■ TASK STATEMENT ■
Every line from the one with "How far are the" to the end of the data needs to be copied exactly, and no line before it.

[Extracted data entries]
* Begin *
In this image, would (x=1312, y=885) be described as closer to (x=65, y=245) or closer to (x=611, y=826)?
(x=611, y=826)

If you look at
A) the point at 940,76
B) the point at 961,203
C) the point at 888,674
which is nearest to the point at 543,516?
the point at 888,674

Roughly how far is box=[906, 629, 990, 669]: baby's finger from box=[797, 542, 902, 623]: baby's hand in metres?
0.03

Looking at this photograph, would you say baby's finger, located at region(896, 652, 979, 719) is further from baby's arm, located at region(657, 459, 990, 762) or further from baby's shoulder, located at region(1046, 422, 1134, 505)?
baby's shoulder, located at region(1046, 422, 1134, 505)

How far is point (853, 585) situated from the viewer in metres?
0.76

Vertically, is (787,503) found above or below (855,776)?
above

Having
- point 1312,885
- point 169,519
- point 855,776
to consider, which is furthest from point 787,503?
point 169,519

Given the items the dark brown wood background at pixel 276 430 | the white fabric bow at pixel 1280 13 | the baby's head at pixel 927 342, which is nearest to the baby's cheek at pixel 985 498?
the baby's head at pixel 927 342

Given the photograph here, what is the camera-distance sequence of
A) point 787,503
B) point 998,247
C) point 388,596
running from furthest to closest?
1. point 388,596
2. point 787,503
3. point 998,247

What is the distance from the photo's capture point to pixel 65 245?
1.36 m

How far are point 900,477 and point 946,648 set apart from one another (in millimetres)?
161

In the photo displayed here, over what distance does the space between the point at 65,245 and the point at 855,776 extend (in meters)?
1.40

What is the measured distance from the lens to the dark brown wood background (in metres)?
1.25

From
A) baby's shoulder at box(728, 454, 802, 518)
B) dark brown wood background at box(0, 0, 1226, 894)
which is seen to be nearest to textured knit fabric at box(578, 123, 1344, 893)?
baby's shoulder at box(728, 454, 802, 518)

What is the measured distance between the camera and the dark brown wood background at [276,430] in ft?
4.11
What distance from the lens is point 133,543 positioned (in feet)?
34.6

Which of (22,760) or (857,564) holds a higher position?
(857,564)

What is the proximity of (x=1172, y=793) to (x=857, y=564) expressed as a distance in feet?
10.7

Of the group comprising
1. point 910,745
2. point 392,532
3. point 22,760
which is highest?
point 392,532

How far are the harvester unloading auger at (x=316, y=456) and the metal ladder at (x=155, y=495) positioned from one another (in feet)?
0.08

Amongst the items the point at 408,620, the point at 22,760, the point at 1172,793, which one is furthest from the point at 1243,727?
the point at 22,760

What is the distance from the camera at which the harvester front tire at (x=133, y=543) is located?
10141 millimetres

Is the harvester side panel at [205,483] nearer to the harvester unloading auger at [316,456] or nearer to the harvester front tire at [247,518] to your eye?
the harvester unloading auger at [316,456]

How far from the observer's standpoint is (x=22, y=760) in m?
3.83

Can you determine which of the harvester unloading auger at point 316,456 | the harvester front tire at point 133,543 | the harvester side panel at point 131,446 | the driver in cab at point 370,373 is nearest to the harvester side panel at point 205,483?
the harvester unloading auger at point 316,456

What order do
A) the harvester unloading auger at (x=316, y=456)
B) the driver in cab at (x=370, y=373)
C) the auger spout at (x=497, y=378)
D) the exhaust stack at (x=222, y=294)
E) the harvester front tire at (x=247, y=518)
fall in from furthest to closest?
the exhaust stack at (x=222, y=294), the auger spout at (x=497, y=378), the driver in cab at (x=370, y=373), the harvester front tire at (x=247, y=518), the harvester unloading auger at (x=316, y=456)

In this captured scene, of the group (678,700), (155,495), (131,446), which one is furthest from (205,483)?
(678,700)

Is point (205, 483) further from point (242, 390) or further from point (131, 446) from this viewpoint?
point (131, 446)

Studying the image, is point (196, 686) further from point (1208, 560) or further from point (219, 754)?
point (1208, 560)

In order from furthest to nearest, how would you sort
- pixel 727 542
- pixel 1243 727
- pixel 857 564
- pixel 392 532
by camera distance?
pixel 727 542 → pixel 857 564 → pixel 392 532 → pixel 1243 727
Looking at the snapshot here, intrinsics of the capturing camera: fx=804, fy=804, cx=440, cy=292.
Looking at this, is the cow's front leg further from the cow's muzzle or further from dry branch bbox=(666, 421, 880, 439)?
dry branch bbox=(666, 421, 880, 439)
* End *
■ SOLUTION TO THIS EXERCISE ■
How far are the harvester unloading auger at (x=316, y=456) and the metal ladder at (x=155, y=495) positioned from one another (in feet)?
0.08

Amongst the items the point at 408,620, the point at 22,760, the point at 1172,793, which one is furthest from the point at 1243,727?
the point at 22,760

What is the distance from the camera at which the harvester front tire at (x=133, y=543) is located?
10141 millimetres

Is the harvester side panel at [205,483] nearer to the harvester unloading auger at [316,456] or nearer to the harvester front tire at [247,518] to your eye?
the harvester unloading auger at [316,456]

How far from the observer's standpoint is (x=22, y=760) in m?
3.83

Can you determine which of the harvester unloading auger at point 316,456 | the harvester front tire at point 133,543 | the harvester side panel at point 131,446 | the driver in cab at point 370,373 is nearest to the harvester side panel at point 205,483?
the harvester unloading auger at point 316,456

What order do
A) the harvester unloading auger at (x=316, y=456)
B) the driver in cab at (x=370, y=373)
C) the auger spout at (x=497, y=378)
D) the exhaust stack at (x=222, y=294)
E) the harvester front tire at (x=247, y=518)
fall in from furthest to closest?
the exhaust stack at (x=222, y=294), the auger spout at (x=497, y=378), the driver in cab at (x=370, y=373), the harvester front tire at (x=247, y=518), the harvester unloading auger at (x=316, y=456)

In this captured scene, of the group (678,700), (155,495), (131,446), which one is furthest from (205,483)?
(678,700)

Is point (205, 483) further from point (242, 390) or further from point (131, 446) from this viewpoint?
point (131, 446)

Studying the image, is point (196, 686) further from point (1208, 560) or further from point (219, 754)?
point (1208, 560)

In order from furthest to nearest, how would you sort
- pixel 727 542
- pixel 1243 727
- pixel 857 564
- pixel 392 532
by camera distance?
pixel 727 542 → pixel 857 564 → pixel 392 532 → pixel 1243 727
Looking at the snapshot here, intrinsics of the capturing camera: fx=804, fy=804, cx=440, cy=292.
Looking at this, is the cow's front leg further from the cow's muzzle or further from dry branch bbox=(666, 421, 880, 439)?
dry branch bbox=(666, 421, 880, 439)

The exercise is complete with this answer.